Much viewed by matured chaps in cloth caps was a pre-war 1934 Riley 12/6 Mentone Sports-Saloon with straight-six motor, Art Deco inspired interior and MG prefix reg, which was auctioned ‘Without Reserve’ and fetched £13,750. A 1965 Triumph TR4A IRS sold for £16,600 had been one doctor owned since 1972 and latterly only driven during annual summer visits to the UK from his Australian home. Lady Pidgeon of Great Brampton House Antiques had gifted a disc-braked and telescopic shocked 1970 Morris Minor 1000 Traveller in her Rolls-Royce matching Royal Blue with Charles Ware supplied comfy seats to a former employee on his retirement. The half-timbered Estate changed hands here for £7810.
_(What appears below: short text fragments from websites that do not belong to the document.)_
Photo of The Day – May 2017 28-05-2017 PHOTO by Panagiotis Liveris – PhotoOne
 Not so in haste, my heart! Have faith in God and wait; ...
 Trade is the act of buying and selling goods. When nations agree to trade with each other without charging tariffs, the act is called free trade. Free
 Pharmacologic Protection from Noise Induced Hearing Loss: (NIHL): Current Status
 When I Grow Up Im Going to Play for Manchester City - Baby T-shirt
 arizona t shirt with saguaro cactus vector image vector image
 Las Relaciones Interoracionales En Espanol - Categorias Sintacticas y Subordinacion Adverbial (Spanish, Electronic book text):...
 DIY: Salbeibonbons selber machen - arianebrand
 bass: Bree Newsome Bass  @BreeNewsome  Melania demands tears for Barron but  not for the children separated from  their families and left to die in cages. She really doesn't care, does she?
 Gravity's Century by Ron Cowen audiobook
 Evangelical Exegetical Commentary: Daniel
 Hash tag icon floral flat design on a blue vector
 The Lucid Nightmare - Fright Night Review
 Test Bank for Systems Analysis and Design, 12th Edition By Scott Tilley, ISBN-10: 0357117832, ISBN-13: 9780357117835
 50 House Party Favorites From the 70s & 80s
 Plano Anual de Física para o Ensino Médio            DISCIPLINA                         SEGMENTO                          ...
Despite crying out for much re-commissioning, a ‘No Reserve’ 1989 Middlebridge, rather than Reliant-made Scimitar with Ford Scorpio 2.9 V6i and overdrive replacing 5-speed manual box sold for £5500. An apparently nicely prepped Barnard Formula 6 - a 150cc 3.5hp Briggs & Stratton powered go-kart with single-seater body-work bought off Tom Barnard’s stand at the 1967 Racing Car Show (£185 in kit form, ready-built for considerably more) - made £2200. Two Aston Martin test engines in unknown internal condition were vry much larger, heavier and cheaper, a 2007 DBS 6.0 V12 AM08 for rebuilding selling for £1760 and a rebuild-ready 2010 Rapide 6.0 V12 AM16 for £1650.

By far the most motor car for the money though was a retirement driven Weddings Cars lot consisting of three white-ribboned, chauffeur-driven redundancies, a 1979 Silver Shadow II Roller and a brace of matching E-Class Mercs which were hammered away for £8250 as a job lot. By the time the large car park had emptied and several hundred attendees had returned home round many bends to their laptops, and before any further post-sale provisional conversions had been added to the Brightwells website, 91 cars, 78% of the total offered, had sold for £954,370 including premium.